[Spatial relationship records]
╭──

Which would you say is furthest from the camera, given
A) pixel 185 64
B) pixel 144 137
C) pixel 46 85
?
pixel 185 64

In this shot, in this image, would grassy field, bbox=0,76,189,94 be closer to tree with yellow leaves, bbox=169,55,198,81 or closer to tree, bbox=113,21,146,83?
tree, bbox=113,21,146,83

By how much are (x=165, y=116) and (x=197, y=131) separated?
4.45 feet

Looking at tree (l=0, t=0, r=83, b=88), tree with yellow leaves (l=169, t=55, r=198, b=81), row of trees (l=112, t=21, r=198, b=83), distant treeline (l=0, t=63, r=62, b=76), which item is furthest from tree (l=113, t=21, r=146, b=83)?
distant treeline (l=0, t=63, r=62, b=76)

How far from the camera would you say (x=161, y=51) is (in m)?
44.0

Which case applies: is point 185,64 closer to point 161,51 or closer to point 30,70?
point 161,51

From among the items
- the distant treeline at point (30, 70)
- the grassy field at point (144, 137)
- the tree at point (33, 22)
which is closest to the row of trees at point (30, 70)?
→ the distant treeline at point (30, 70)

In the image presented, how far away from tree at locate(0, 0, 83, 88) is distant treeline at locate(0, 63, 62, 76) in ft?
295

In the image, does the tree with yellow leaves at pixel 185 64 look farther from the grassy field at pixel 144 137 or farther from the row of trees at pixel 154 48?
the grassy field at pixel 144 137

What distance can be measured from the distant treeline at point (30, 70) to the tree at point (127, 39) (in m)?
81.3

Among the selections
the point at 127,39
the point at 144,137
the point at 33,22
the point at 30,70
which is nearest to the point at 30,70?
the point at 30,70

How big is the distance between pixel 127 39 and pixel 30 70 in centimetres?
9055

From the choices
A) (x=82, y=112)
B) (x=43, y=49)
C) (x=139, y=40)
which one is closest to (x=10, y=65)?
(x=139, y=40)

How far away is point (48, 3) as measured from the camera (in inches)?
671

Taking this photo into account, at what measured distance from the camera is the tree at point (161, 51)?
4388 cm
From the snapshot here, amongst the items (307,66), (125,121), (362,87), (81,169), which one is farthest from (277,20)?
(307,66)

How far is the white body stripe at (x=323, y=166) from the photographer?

╰──

— DIRECTIVE —
Print the entire listing above again, line for line, without changing anything.

— RESULT —
Which would you say is furthest from the camera, given
A) pixel 185 64
B) pixel 144 137
C) pixel 46 85
?
pixel 185 64

In this shot, in this image, would grassy field, bbox=0,76,189,94 be closer to tree with yellow leaves, bbox=169,55,198,81 or closer to tree, bbox=113,21,146,83?
tree, bbox=113,21,146,83

By how much are (x=165, y=116) and (x=197, y=131) separated?
4.45 feet

Looking at tree (l=0, t=0, r=83, b=88), tree with yellow leaves (l=169, t=55, r=198, b=81), row of trees (l=112, t=21, r=198, b=83), distant treeline (l=0, t=63, r=62, b=76), which item is furthest from tree (l=113, t=21, r=146, b=83)?
distant treeline (l=0, t=63, r=62, b=76)

How far from the camera would you say (x=161, y=51) is (in m)?
44.0

Which case applies: is point 185,64 closer to point 161,51 or closer to point 30,70?
point 161,51

From among the items
- the distant treeline at point (30, 70)
- the grassy field at point (144, 137)
- the tree at point (33, 22)
which is closest to the row of trees at point (30, 70)?
→ the distant treeline at point (30, 70)

In the image presented, how far away from tree at locate(0, 0, 83, 88) is distant treeline at locate(0, 63, 62, 76) in ft?
295

In the image, does the tree with yellow leaves at pixel 185 64 look farther from the grassy field at pixel 144 137 or farther from the row of trees at pixel 154 48?
the grassy field at pixel 144 137

What distance can be measured from the distant treeline at point (30, 70) to the tree at point (127, 39) (in m)?
81.3

Among the selections
the point at 127,39
the point at 144,137
the point at 33,22
the point at 30,70
which is nearest to the point at 30,70?
the point at 30,70

How big is the distance between pixel 127 39 and pixel 30 70 in centimetres?
9055

From the choices
A) (x=82, y=112)
B) (x=43, y=49)
C) (x=139, y=40)
which one is closest to (x=10, y=65)?
(x=139, y=40)

How far away is point (48, 3) as measured from the camera (in inches)?
671

Taking this photo into account, at what measured distance from the camera is the tree at point (161, 51)?
4388 cm
From the snapshot here, amongst the items (307,66), (125,121), (362,87), (81,169), which one is farthest from (277,20)?
(307,66)

How far is the white body stripe at (x=323, y=166) from the photographer?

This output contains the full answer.